Adaptive k*-Nearest Neighbors

Updated 26 March 2026

k*-Nearest Neighbors is a family of adaptive nonparametric methods that determine the optimal neighborhood size per query to balance bias and variance.
Techniques such as convex optimization, Bayesian inference, geometric rules, and kernelized sparse coding are used to compute the adaptive parameter k*.
These methods enhance predictive performance by dynamically adjusting local smoothing based on data density, noise levels, and label ambiguity.

A $k^*$ -Nearest Neighbors algorithm denotes a general class of approaches in which the neighborhood size $k^*$ —previously a fixed user-chosen parameter in standard $k$ -NN—is instead selected adaptively, often per query, according to a criterion that expresses local optimality, Bayesian plausibility, or algorithmically-learned tradeoff. These techniques fundamentally address the well-known bias–variance dilemma in nonparametric learning, yielding improved control over local estimation and predictive accuracy. The literature encompasses convex optimization, Bayesian evidence maximization, kernelized sparse coding, and explicit geometric constructions for the discovery or inference of $k^*$ . This entry synthesizes major formulations and algorithmic principles for $k^*$ -NN, including both statistical and algorithmic perspectives.

1. Foundations of Adaptive Neighborhood Size

The principal motivation for $k^*$ -NN is to circumvent the global hyperparameter tuning of $k$ , which often incurs costly cross-validation or model selection cycles and is suboptimal in heterogeneous data regimes. Instead, for each query $x_0$ , a (potentially different) optimal $k^*$ is computed by optimizing a surrogate risk or following a probabilistic model for the neighborhood.
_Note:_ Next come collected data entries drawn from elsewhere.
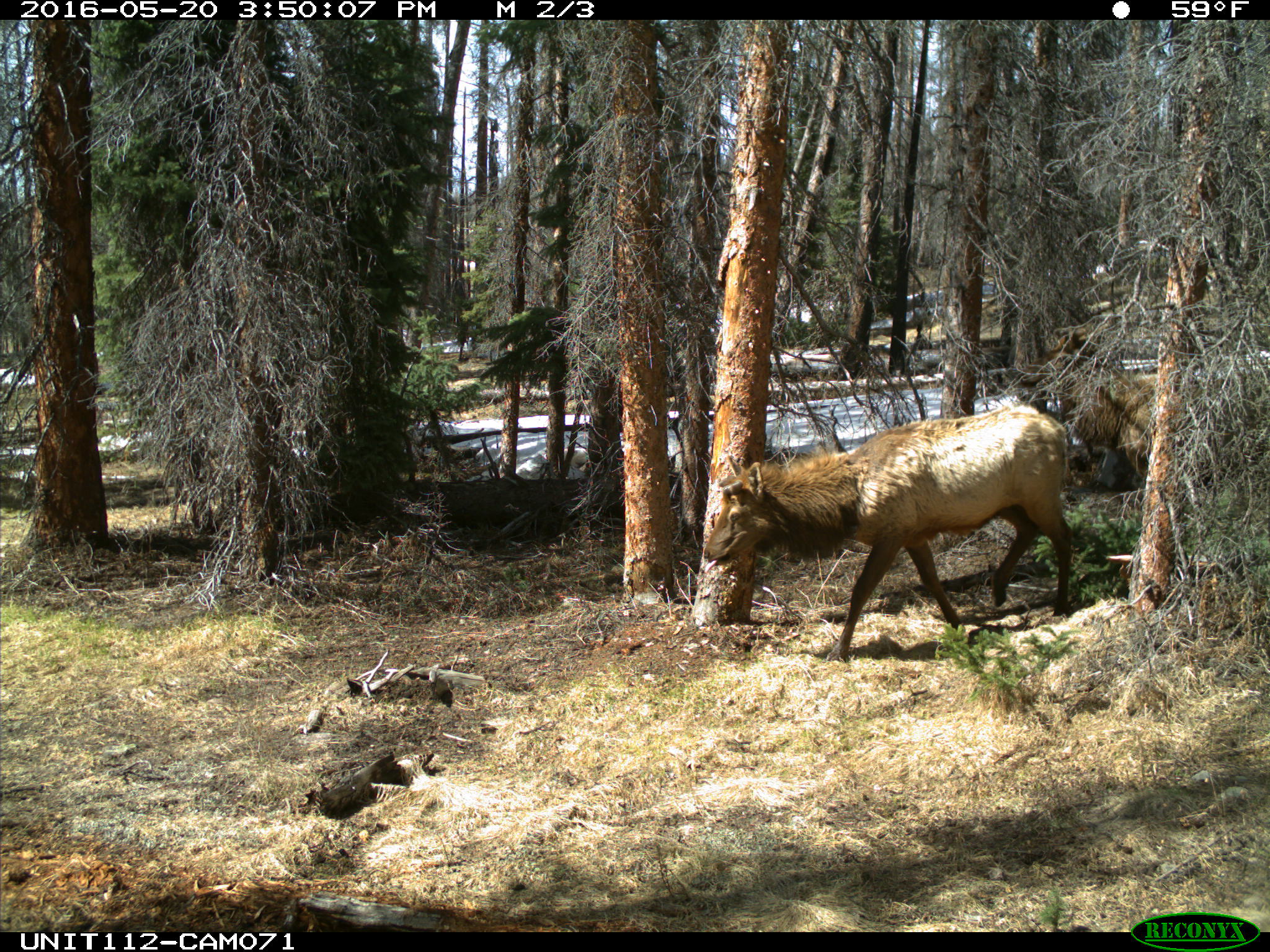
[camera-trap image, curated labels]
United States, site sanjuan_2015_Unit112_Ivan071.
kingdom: Animalia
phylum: Chordata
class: Mammalia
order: Artiodactyla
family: Cervidae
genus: Cervus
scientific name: Cervus elaphus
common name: red deer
Cervus elaphus (red deer).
Early approaches to this problem include bias–variance balancing (Anava et al., 2017), change-point detection in the local ordering around $x_0$ (Nuti, 2017), and marginal likelihood maximization in generalized Bayesian models (Kim, 2016).

The general prediction rule in $k^*$ -NN is: $\widehat{y}(x_0) = \sum_{i=1}^{n} \alpha_i^* y_i,$ where the support of the optimal weights $\alpha_i^*$ is restricted to the $k^*$ nearest neighbors of $x_0$ ; both $k^*$ and $\alpha^*$ are defined by an adaptive criterion. The result is an estimator that leverages a locally optimal level of smoothness, adapting to density, noise, or label ambiguity in the vicinity of $x_0$ (Anava et al., 2017, Jodas et al., 2022).
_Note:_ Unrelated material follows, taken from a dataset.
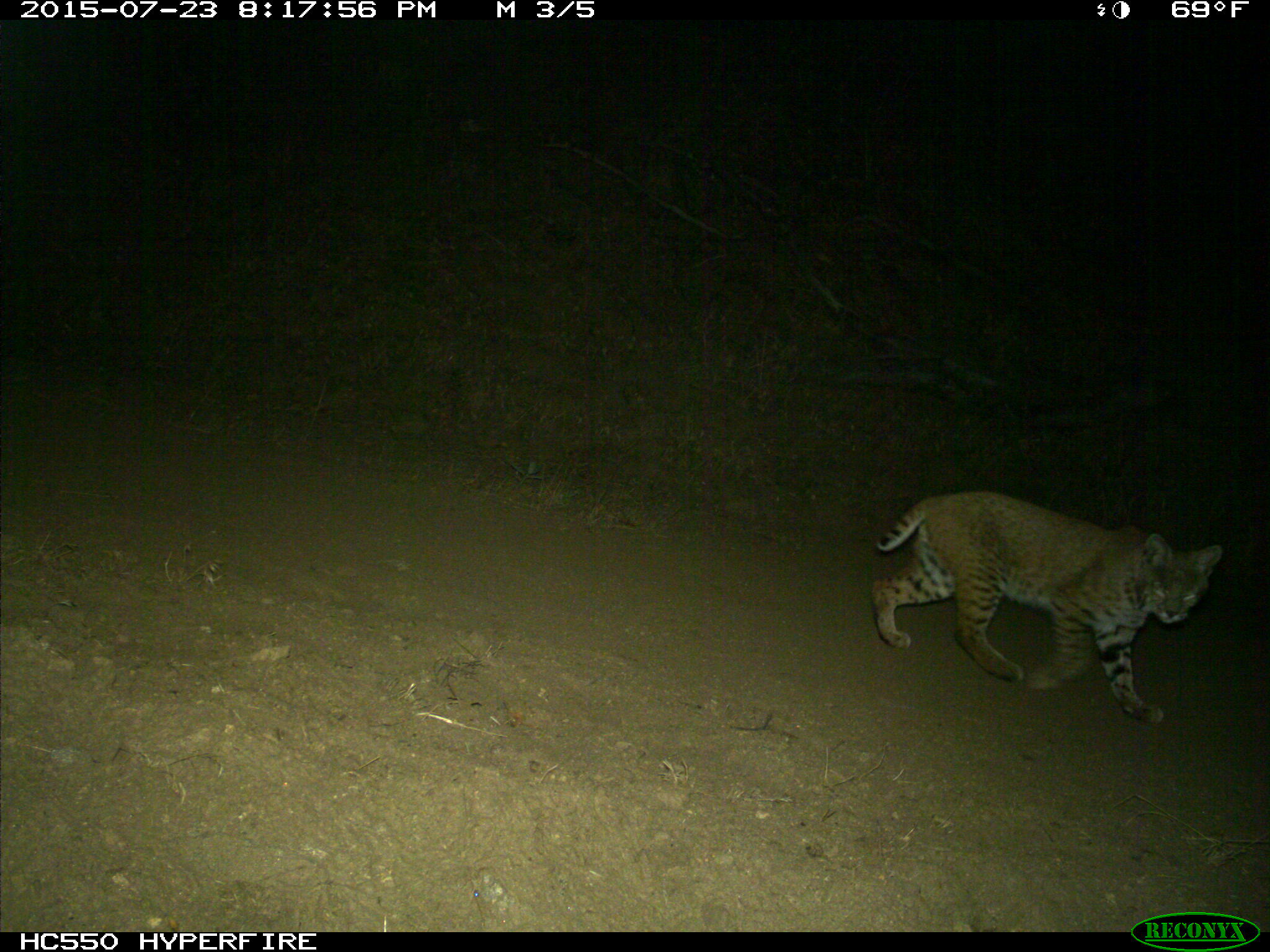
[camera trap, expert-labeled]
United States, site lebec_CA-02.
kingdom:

2. Mathematical Formulations for $k^*$ Selection

Several distinct approaches to computing $k^*$ are prominent in the literature:

Bias–Variance Convex Relaxation (Anava et al., 2017): For regression, $k^*$ arises as the maximal set of neighbors for which the combined objective

$C\Vert \alpha \Vert_2 + L\sum_{i=1}^n \alpha_i d(x_i, x_0)$

minimizes the finite-sample tradeoff under constraints $\alpha \in \Delta_n$ (the simplex). The unique optimizer is thresholded: $\alpha^*_i \propto \max(0, \lambda - \beta_i)$ , with the implicit cutoff $k^* = \max\{ i: \beta_i < \lambda \}$ , where $\beta_i$ encodes scaled distances.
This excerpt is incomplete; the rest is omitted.